Cochlear implants (CIs) have been used to restore hearing in individuals with severe-to-profound sensorineural hearing loss. Initially, most patients receiving a CI were profoundly deaf in both ears.1 2 However, recently it has become more common to implant patients with significant residual hearing in the affected ear, as well as in patients with asymmetric hearing loss and single-sided deafness, with significant residual hearing or normal hearing on the contralateral side.3 4 A CI in one ear and a hearing aid (HA) in the other ear can provide enhanced hearing performance in patients with asymmetrical hearing.5 6 The combination of CI and HA is referred to as bimodal hearing or bimodal solution.7

CI candidacy

In the UK, the National Institute for Health and Care Excellence has listed guidelines for cochlear implantation and recommends that unilateral CI is offered to patients with severe-to-profound deafness who do not receive adequate benefit from acoustic hearing aids. Severe-to-profound deafness is defined as pure-tone audiometric threshold ≥80 dB HL at two or more frequencies (500 Hz, 1000 Hz, 2000 Hz, 3000 Hz and 4000 Hz). Another criteria is that Speech Identification Scores (SIS) <50% in the ear considered for implantation and in best aided condition SIS ≤60%.8

The Danish CI candidacy criteria consists of SIS (without HAs, measured with headphones) ≤45% and an SIS ≤65% (in best aided condition) in the ear considered for implantation using DANTALE I monosyllabic word-lists.9 Additional testing to evaluate speech understanding is assessed by HINT (Hearing in Noise Test).10 11

The recommendation for a CI might be less clear for patients with asymmetric hearing because they may not fall into the traditional referral criteria but would likely benefit from a CI. It is therefore necessary to establish more evidence to support the effectiveness of bimodal CI+HA vs HAs in patients with asymmetric hearing.

Bimodal solution versus bilateral HAs

Normal hearing (NH) listeners benefit from listening with two ears, which help them understand speech in noise and identify sound location.

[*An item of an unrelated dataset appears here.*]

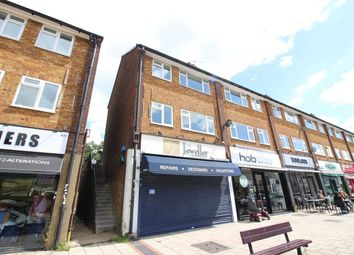 Thumbnail 3 bed maisonette to rent in Heath Lodge, High Road, Bushey Heath, Bushey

Benefits from listening with two ears include: head shadow effect, binaural summation, binaural squelch, localisation and spatial release from masking.12–15

Patients with hearing loss often do not have these benefits, and they are often not accessible to patients with CI.15 Many bimodal CI and HA users are missing these benefits because the devices are unsynchronised.16

Until now it is unknown when to introduce the bimodal solution and making sure that patients are well-fitted with hearing aids when they are given the candidacy assessment.

The question is if the bimodal benefits are bigger than the bilateral hearing aid condition when they are well fitted?

This study will therefore support and strengthen the preoperative clinical decision to recommend a bimodal solution with a CI and an HA versus the continuous use of bilateral HAs. This may offer the patient faster and more effective treatment because delaying the surgery may not be beneficial.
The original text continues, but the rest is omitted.